● **Data for analysis**
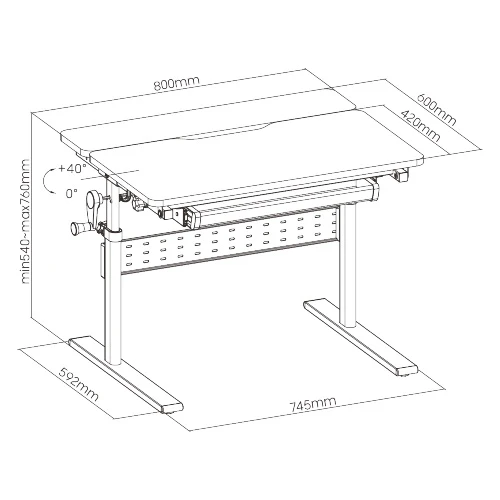 800mm
600mm
420mm
+40°
0°
min540~max760mm
592mm
745mm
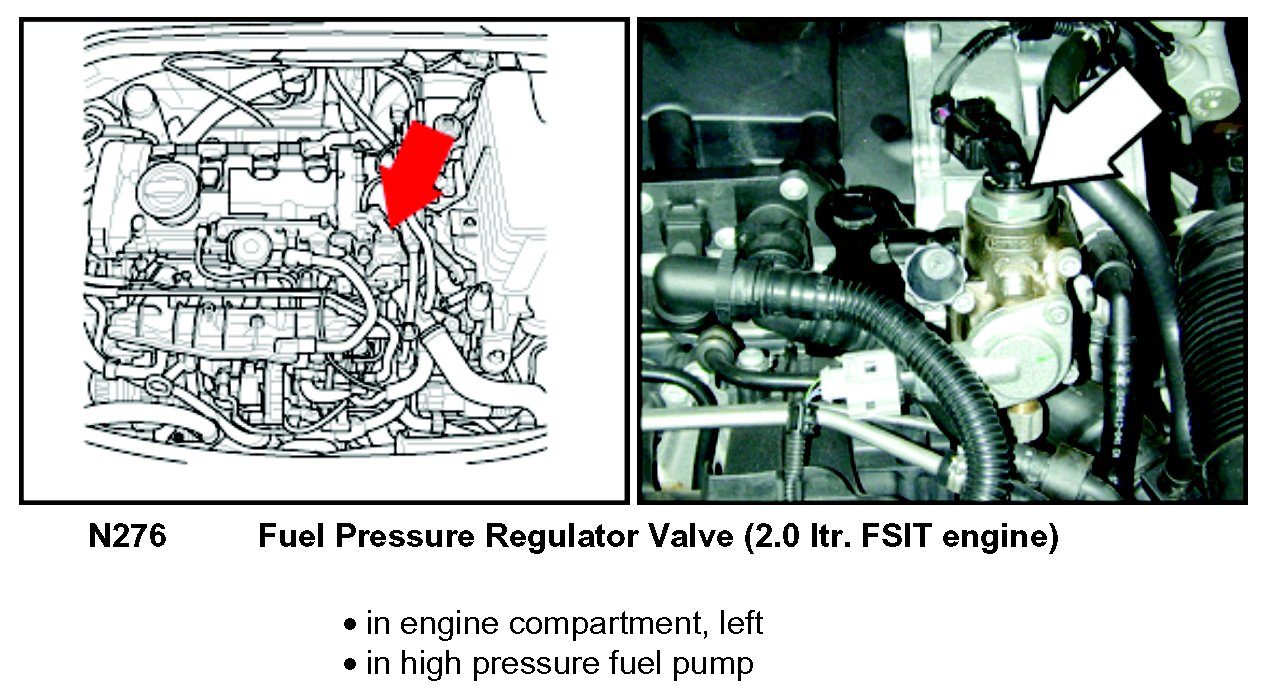 N276 Fuel Pressure Regulator Valve (2.0 ltr. FSIT engine)

• in engine compartment, left
• in high pressure fuel pump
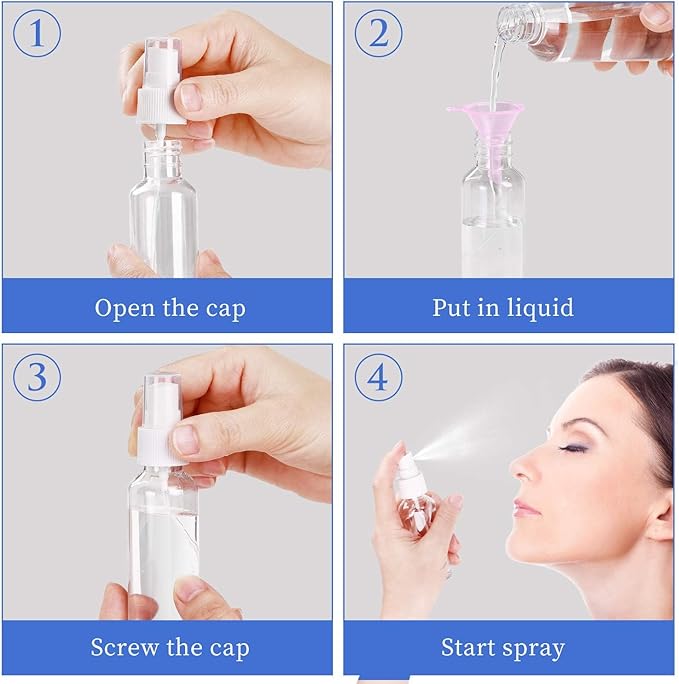 1
Open the cap

2
Put in liquid

3
Screw the cap

4
Start spray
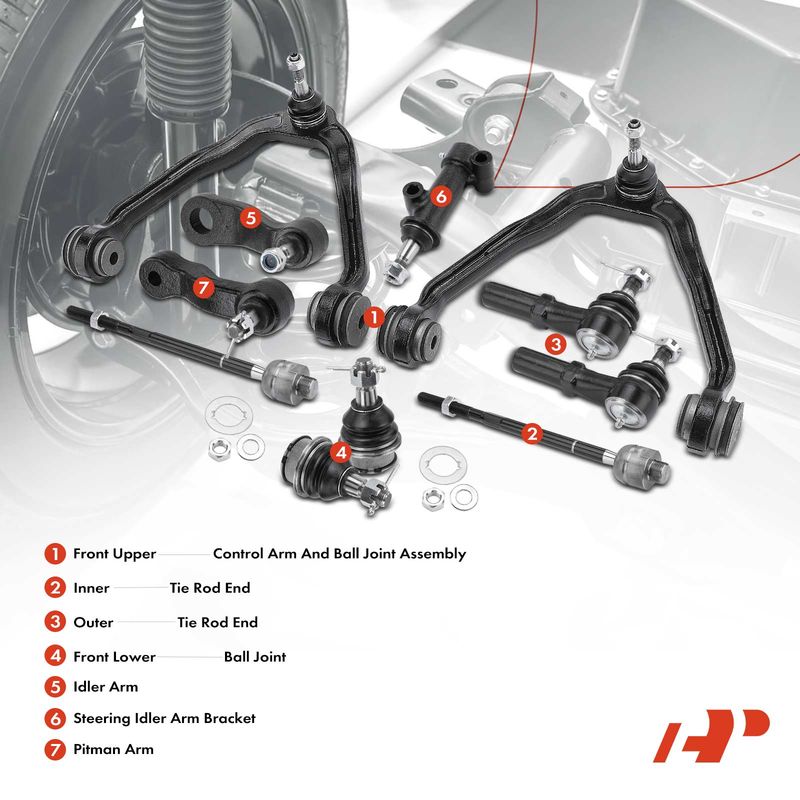 5
6
7
1
3
4
2

1 Front Upper Control Arm And Ball Joint Assembly
2 Inner Tie Rod End
3 Outer Tie Rod End
4 Front Lower Ball Joint
5 Idler Arm
6 Steering Idler Arm Bracket
7 Pitman Arm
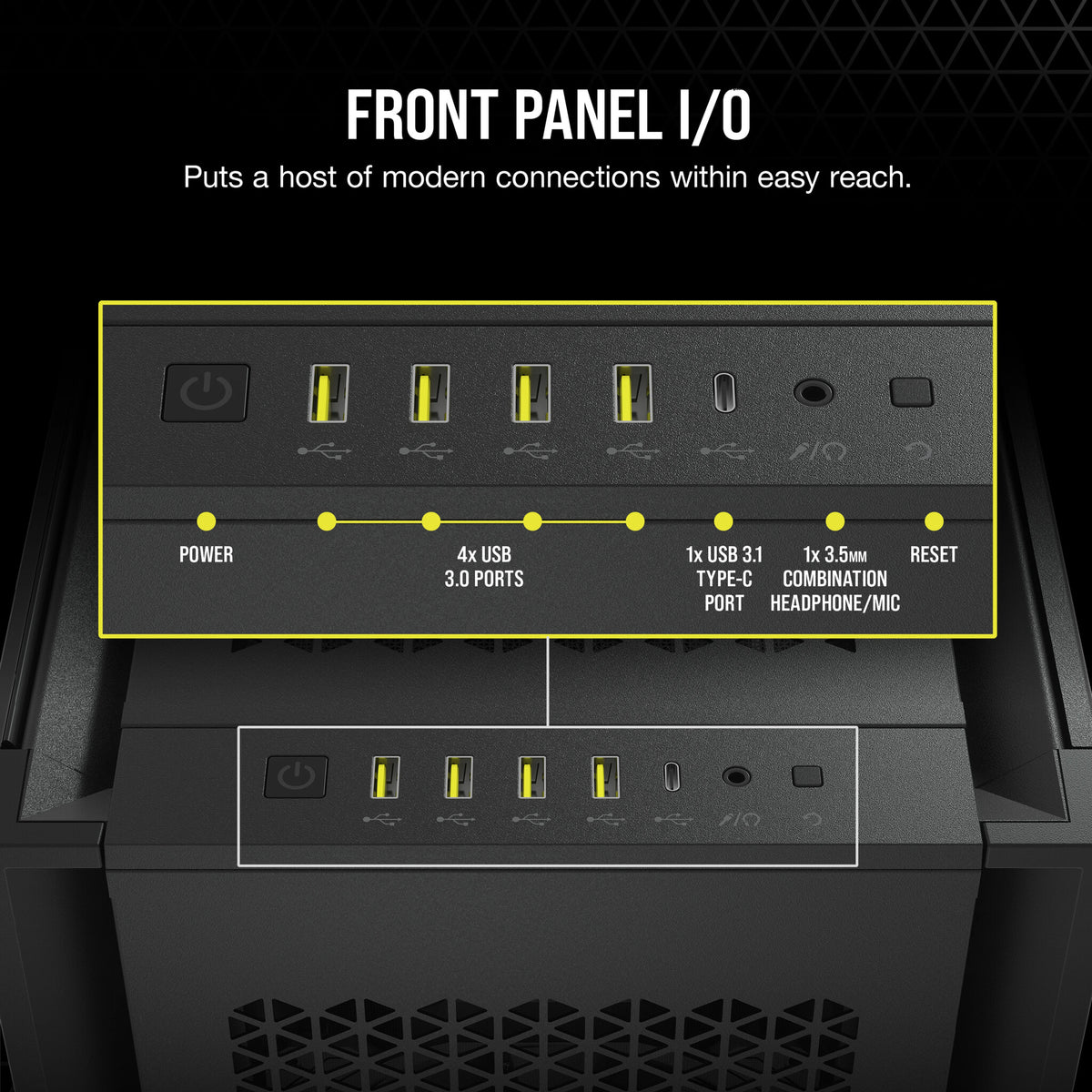 FRONT PANEL I/O

Puts a host of modern connections within easy reach.

POWER

4x USB 3.0 PORTS

1x USB 3.1 TYPE-C PORT

1x 3.5MM COMBINATION HEADPHONE/MIC

RESET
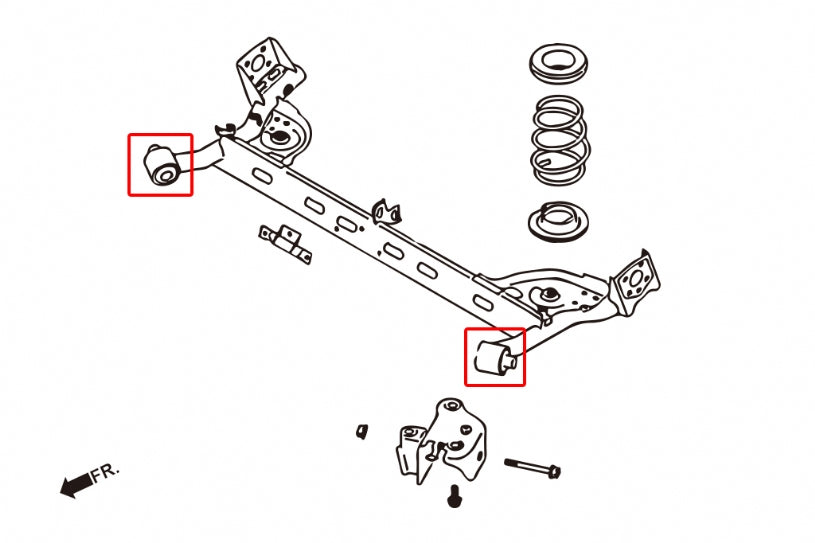 FR.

● **Activity**
Count the lines in the material above where the string "Idler" appears, then state only that count.

● **Task answer**
2